We have not figured out what's wrong yet, but it doesn't look like
it's AES-NI itself: it seems to be some FP state mixup (right now it
looks like the TS_USEDFPU bit we use to track it gets confused). It is
probably just triggered by the very unusual case of the mac80211 code
wanting to use FP state from interrupts.

There's a few other reports that *may* be the same thing, but they
also seem to be about wireless, and using WPA with AES. In fact, we
have no real reason to even consider them related to AES-NI at all,
other than that commonality.

Anyway, AES-NI itself seems to be fine, everything we have so far
points to the FPU/MMX state handling being very subtly broken.

Linus

2012-02-16 09:45:11

by Mathias Krause

[permalink] [raw]
Subject: Re: AES-NI data corruption issues

On Wed, Feb 15, 2012 at 5:20 PM, Linus Torvalds
<[email protected]> wrote:
> On Wed, Feb 15, 2012 at 12:51 AM, Mathias Krause <[email protected]> wrote:
>>
>> Can you please elaborate a little more on the AES-NI issues you're
>> seeing as I cannot find any information about them on
>> LKML/bugzilla/linux-crypto? Are they limited to the 3.3-rc kernels or
>> are they happening on released kernels as well? Are they happening on
>> 32 bit, 64 bit or both?
>
> So far we have reports from just one person, and it's seems limited to
> 32-bit and using the AES instructions from interrupts - by the WiFi
> layer.
>
> We have not figured out what's wrong yet, but it doesn't look like
> it's AES-NI itself: it seems to be some FP state mixup (right now it
> looks like the TS_USEDFPU bit we use to track it gets confused).
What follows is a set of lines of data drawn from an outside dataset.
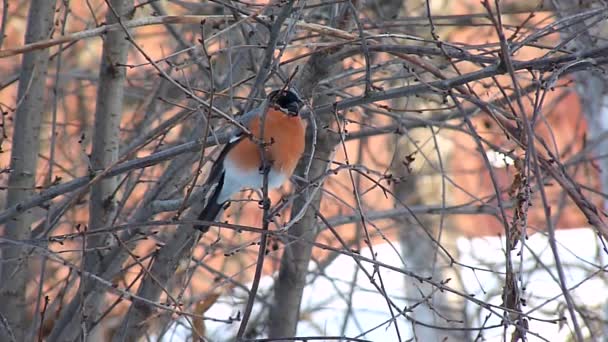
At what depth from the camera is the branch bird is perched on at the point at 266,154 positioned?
3.14 m

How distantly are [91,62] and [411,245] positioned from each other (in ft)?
10.3

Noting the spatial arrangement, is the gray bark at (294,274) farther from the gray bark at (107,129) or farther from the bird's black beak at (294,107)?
the gray bark at (107,129)

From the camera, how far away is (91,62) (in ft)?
25.1

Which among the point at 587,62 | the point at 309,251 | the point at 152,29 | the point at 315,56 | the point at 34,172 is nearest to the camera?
the point at 587,62

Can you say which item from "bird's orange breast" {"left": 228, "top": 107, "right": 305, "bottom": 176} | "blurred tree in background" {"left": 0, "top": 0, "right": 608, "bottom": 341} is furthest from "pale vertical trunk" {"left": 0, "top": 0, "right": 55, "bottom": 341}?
"bird's orange breast" {"left": 228, "top": 107, "right": 305, "bottom": 176}

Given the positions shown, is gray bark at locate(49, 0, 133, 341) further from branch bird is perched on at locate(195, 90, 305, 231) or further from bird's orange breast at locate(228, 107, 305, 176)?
bird's orange breast at locate(228, 107, 305, 176)

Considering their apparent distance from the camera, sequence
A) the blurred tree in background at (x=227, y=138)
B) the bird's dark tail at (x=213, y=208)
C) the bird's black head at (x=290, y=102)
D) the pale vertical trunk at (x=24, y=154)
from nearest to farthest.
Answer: the blurred tree in background at (x=227, y=138), the bird's black head at (x=290, y=102), the bird's dark tail at (x=213, y=208), the pale vertical trunk at (x=24, y=154)

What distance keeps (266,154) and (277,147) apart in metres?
0.05

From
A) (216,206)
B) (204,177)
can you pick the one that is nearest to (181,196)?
(216,206)

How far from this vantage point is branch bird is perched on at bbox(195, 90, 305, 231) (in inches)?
124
It is
> probably just triggered by the very unusual case of the mac80211 code
> wanting to use FP state from interrupts.

Maybe it was a bad idea porting that code to 32 bit. Honestly, I
haven't checked if the kernel can save and restore the FP state
(especially the MMX/SSE state) correctly while doing the port. But as
my tests with dm-crypt worked flawlessly I was implying it can.

> There's a few other reports that *may* be the same thing, but they
> also seem to be about wireless, and using WPA with AES. In fact, we
> have no real reason to even consider them related to AES-NI at all,
> other than that commonality.

I'm actively using AES-NI with WPA as well for quite some months now
without any problems. I'm running on a 64 bit kernel, though. So this
problem may be 32 bit only.

> Anyway, AES-NI itself seems to be fine, everything we have so far
> points to the FPU/MMX state handling being very subtly broken.

Lets hope they get fixed soon.

Thanks,
Mathias